Le magazine indépendant et international du BPO, du CRM et de l'expérience client.

« Si Foundever était un animal, ce serait un Patou des Pyrénées, loyal, fiable, endurant. »

Publié le 04 mai 2023 à 08:19 par Magazine En-Contact
« Si Foundever était un animal, ce serait un Patou des Pyrénées, loyal, fiable, endurant. »

Les achats menés par ses concurrents (Teleperformance, Concentrix, Majorel, Webhelp) dans le BPO, l’expérience en salles de cinéma, la Chine et l’impact de ChatGPT sur l’automatisation de l’expérience, il a bien voulu répondre à tout. Interview exclusive de Laurent Uberti, Président Directeur Général et co-fondateur de Foundever. Même basé à Miami, le Béarnais a conservé son franc-parler, tant mieux.

 

“ En matière de service et d’expérience, seuls les humains sont pour l’instant capables de créer des relations durables ”

L’un de vos grands concurrents, français, Webhelp, prévoit de fusionner avec Concentrix et devait prendre la place de numéro 1 mondial… Vous-même avec changé de nom : Sitel est devenu Foundever. Dans le même temps, Chat GPT effraye, suscite l’intérêt et devrait, si l’on écoute quelques experts, supprimer quantité d’emplois. Que vous inspirent ces achats, mutations ? Et quelle est en vrai la nouvelle frontière de l’expérience client, celle qu’il faut craquer ?

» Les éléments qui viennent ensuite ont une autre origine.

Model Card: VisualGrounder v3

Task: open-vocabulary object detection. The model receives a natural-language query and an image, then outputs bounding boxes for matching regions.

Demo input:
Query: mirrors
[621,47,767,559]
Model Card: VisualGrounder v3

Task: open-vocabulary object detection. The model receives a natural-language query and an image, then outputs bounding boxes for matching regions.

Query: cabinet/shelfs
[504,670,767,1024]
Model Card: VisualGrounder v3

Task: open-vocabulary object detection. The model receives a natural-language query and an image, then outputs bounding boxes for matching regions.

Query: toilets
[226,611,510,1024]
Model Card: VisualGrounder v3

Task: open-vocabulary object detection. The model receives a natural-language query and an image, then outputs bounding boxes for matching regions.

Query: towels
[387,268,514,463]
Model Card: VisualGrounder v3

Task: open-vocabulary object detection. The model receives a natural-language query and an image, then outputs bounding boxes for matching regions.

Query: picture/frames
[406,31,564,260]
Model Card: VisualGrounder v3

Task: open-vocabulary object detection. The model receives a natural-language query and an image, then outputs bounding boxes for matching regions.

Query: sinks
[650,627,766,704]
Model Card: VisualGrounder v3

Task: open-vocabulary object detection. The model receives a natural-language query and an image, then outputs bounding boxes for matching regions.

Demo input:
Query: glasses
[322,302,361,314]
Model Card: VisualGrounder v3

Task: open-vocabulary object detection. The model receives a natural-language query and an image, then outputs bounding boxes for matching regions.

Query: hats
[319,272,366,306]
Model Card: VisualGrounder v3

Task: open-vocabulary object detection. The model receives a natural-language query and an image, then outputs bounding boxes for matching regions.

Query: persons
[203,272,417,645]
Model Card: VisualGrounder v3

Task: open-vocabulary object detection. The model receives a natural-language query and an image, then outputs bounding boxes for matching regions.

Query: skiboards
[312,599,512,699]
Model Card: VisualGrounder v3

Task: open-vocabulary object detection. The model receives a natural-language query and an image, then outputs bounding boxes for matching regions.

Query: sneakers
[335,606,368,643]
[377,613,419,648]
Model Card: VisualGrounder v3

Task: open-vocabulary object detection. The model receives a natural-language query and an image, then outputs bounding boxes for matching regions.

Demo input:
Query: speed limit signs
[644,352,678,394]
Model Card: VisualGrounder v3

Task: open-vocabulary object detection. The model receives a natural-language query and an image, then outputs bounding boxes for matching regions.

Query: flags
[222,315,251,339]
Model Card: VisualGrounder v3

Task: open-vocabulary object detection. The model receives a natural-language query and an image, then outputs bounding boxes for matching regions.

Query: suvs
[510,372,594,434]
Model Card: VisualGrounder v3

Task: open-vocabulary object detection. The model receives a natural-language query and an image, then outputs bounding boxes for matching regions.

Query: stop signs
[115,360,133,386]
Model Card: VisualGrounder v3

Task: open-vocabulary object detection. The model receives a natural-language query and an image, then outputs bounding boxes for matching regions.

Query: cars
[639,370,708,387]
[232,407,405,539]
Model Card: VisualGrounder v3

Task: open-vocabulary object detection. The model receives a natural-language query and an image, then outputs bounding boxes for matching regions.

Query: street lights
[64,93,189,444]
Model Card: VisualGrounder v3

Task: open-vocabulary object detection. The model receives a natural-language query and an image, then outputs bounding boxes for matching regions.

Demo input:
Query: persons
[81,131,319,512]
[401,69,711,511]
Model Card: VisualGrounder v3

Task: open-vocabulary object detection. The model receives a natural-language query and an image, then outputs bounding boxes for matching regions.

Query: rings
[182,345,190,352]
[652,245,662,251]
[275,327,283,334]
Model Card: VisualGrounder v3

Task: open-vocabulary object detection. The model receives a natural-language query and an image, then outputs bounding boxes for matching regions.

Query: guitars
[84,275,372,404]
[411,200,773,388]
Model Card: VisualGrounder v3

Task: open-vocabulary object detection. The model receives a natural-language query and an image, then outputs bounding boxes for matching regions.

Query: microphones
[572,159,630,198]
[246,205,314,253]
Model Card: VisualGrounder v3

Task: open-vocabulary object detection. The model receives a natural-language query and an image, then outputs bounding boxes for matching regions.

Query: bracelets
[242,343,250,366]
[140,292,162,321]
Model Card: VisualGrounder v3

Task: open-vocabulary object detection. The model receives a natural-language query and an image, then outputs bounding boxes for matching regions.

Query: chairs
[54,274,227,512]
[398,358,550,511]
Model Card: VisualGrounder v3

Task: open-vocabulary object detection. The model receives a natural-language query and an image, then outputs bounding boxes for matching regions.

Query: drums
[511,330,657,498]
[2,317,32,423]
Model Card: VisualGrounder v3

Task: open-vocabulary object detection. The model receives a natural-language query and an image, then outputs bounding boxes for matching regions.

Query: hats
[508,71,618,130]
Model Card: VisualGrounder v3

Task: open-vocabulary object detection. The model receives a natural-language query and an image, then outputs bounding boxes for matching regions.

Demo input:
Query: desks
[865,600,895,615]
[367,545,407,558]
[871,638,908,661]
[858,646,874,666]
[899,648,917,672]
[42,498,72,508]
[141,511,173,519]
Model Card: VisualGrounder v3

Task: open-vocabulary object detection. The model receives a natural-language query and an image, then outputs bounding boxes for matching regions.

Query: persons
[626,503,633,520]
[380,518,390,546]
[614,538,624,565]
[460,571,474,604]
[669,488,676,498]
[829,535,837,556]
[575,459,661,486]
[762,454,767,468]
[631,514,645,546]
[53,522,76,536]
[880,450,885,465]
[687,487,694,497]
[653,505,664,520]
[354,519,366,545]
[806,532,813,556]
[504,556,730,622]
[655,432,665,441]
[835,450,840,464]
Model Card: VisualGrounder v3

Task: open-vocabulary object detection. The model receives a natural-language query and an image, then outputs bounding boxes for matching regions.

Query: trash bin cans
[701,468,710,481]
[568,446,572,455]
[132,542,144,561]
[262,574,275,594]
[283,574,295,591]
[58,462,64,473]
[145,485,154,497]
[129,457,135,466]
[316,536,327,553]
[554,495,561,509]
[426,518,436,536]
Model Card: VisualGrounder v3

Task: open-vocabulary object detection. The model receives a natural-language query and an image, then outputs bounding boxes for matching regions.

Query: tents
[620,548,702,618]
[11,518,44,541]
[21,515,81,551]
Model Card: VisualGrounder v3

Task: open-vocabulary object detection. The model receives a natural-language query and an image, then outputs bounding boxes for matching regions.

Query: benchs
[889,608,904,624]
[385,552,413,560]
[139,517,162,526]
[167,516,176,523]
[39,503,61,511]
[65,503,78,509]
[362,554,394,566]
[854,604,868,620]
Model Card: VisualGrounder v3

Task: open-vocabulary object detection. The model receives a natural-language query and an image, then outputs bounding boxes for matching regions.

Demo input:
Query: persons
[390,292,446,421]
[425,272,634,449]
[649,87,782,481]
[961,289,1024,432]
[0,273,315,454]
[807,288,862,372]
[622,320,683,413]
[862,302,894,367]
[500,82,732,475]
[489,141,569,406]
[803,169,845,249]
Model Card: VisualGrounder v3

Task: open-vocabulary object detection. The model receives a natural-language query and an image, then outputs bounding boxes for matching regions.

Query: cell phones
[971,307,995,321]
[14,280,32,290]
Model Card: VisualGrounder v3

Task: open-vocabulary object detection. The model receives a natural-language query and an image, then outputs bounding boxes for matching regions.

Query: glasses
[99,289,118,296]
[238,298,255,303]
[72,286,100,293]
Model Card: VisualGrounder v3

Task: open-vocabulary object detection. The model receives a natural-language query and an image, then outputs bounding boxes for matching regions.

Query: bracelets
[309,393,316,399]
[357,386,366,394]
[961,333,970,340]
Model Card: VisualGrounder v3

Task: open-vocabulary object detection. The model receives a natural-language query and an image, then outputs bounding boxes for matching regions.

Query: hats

Laurent Uberti :  Le marché se consolide et se clarifie. Concentrix rachète intégralement Webhelp et TP acquiert Majorel. Ce n’est pas une surprise car les clients ont besoin d’avoir des acteurs globaux présents sur tous les continents et pouvant traiter toutes les langues. Concentrix était un acteur plutôt américain et sans débouché sur l’Europe et l’Afrique. Teleperformance ne pouvait pas supporter d’être le numéro 2. Depuis quelques années Webhelp et Majorel, avec certaines différences, étaient dans une sorte d’impasse en tant qu’acteurs régionaux et sans accès au marché US très spécifique et exigeant. Les choses sont donc plus claires. Mais c’est un évènement de voir “ disparaitre ” deux marques emblématiques du secteur le même mois !

Laurent Uberti

Sitel est devenu Foundever pour symboliser notre projet de transformation et l’identité de notre stratégie pour les cinq années à venir. Ce n’est pas juste une nouvelle marque (même si SITEL sonnait un peu trop années 80 avec le « site » et le « tel ») qui englobe toutes nos expertises mais une refonte de notre suite de produits et services et de notre approche du marché pour répondre toujours plus aux besoins de nos clients. Les maitres mots sont simplification, innovation et capacité à apporter une vraie valeur sur une large échelle. Nous avons bien sûr connu beaucoup d’évolutions depuis la société française de 200M€ et le groupe mondial actuel, qui réalise 4 milliards. Aujourd’hui, présent dans 45 pays avec nos 170 000 collaborateurs qui supportent une soixantaine de langues, Foundever est capable de servir des clients dans tous les secteurs et sur l’ensemble des marchés en garantissant des standards mondiaux mais en s’adaptant aux différences culturelles, économiques ou légales de chacun des pays.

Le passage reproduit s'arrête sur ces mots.